READING PASSAGE
********************
Wednesday, October 21, 2009

Voz Andes y Casa de Fe

Today, I had the opportunity to work at the Voz Andes Hospital in Shell and Casa de Fe (lacasadefe.org), a faith-based, special-needs orphanage.

By the way, there is a huge thunderstorm in Puyo right now. Most people know I love the rain, so, yes, I am absolutely loving this. I have never been under harder rain in my life. 

But, back to the story. I spent four and a half hours this morning in Voz Andes and a total of 15 minutes at the orphanage. I had intended to stay at Casa de Fe for the afternoon, but the sub-director I was to meet was very sick and could not give me the "first day" tour. I was sent home with a smile and a "see you tomorrow lovely girl!" That made me laugh. 

This all being said, I found the orphanage to be difficult to be in, emotionally. I didn't know that Casa de Fe was a special-needs orphanage before arriving in Ecuador and even when I did find out, I certainly didn't know what to expect. It was really, really hard. 

When I first entered the orphanage, two huge dogs ran up to me and gently sniffed and pawed my  hands. They wanted to be pet. Thinking back on it now, the response of the dogs and the children were very similar--walking into a room full of kids sprawled out on the floor watching Monsters, Inc., I was immediately met by Tatiana, who touched her foot to my feet and said, "Pies." (That is "feet" in spanish). Tatiana has cerebral palsy and I can barely understand what she says beyond her first greeting. Then Jhony, Javier, and Dubi surround me. Personal space is a foreign concept, not yet learned. I play for a moment and then take a peek into the rooms. There are beds stacked upon beds and more children sleeping and/or crying in them. 

I can tell that these kids are loved, but they need so much more. Better-fitting clothes, better ventilated rooms (it is almost as stuffy as a hospital), etc. One girl is crying her lungs out and I reach out my hand to rub her back, to tell her its okay. She shrinks away from me, a stranger, still crying. Another little girl cries in another room and as I sit down to try to comfort her, I can feel that she has wet the bed. She is crying in her sleep in a terrible dream. And as much as I want to, I don't wake her...can you imagine, waking up from a nightmare to see a complete stranger hovering over you? These kids have been traumatized and abused enough. I leave soon after this, silently grateful that my first experience with Casa de Fe is a short one. I will be more prepared for it all tomorrow. 

The hospital has its own sad stories, but a lot of hope as well. I first met Dr. Brice and Dr. Martin, American doctors completing two-year medical missions here in Ecuador. There are only two "interesting" patients today.
********************
Records from a collection
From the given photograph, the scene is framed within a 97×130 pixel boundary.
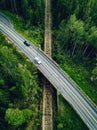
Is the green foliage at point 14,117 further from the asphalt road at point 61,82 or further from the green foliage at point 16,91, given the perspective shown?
the asphalt road at point 61,82

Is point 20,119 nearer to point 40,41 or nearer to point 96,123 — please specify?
point 96,123

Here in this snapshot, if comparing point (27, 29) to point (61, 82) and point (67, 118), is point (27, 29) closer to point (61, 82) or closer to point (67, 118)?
point (61, 82)

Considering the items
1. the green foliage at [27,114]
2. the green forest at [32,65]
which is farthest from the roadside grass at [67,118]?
the green foliage at [27,114]

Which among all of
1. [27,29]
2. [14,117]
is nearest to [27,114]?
[14,117]

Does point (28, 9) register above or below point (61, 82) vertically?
above

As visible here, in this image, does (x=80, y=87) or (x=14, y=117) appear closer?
(x=14, y=117)

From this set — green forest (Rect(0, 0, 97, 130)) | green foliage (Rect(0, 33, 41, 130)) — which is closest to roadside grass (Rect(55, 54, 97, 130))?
green forest (Rect(0, 0, 97, 130))

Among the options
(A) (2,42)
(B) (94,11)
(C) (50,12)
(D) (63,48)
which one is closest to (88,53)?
(D) (63,48)
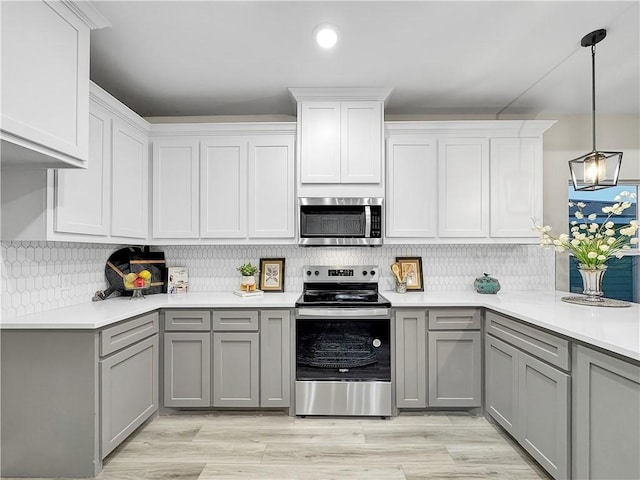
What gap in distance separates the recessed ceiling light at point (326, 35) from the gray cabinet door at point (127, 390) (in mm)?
2264

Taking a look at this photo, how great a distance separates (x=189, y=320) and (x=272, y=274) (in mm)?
898

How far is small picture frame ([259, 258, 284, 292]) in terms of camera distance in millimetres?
3566

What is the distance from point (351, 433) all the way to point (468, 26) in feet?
8.93

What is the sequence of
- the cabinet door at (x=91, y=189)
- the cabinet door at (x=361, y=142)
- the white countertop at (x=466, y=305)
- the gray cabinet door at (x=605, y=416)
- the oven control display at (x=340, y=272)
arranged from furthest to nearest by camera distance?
1. the oven control display at (x=340, y=272)
2. the cabinet door at (x=361, y=142)
3. the cabinet door at (x=91, y=189)
4. the white countertop at (x=466, y=305)
5. the gray cabinet door at (x=605, y=416)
********************
EXERCISES
A – Transcribe the Voz Andes and Casa de Fe post from "Today, I had" down to "in my life.".
B – Answer these questions from the Voz Andes and Casa de Fe post.
(i) How many hours did the writer spend at Voz Andes that morning?
(ii) What condition does Tatiana have?
(iii) How long are the medical missions that Dr. Brice and Dr. Martin are completing?
You can leave the records aside, since none of this work depends on them.

EXPECTED RESULTS
A –
Today, I had the opportunity to work at the Voz Andes Hospital in Shell and Casa de Fe (lacasadefe.org), a faith-based, special-needs orphanage.

By the way, there is a huge thunderstorm in Puyo right now. Most people know I love the rain, so, yes, I am absolutely loving this. I have never been under harder rain in my life.

B –
(i) Four and a half hours.
(ii) Cerebral palsy.
(iii) Two years.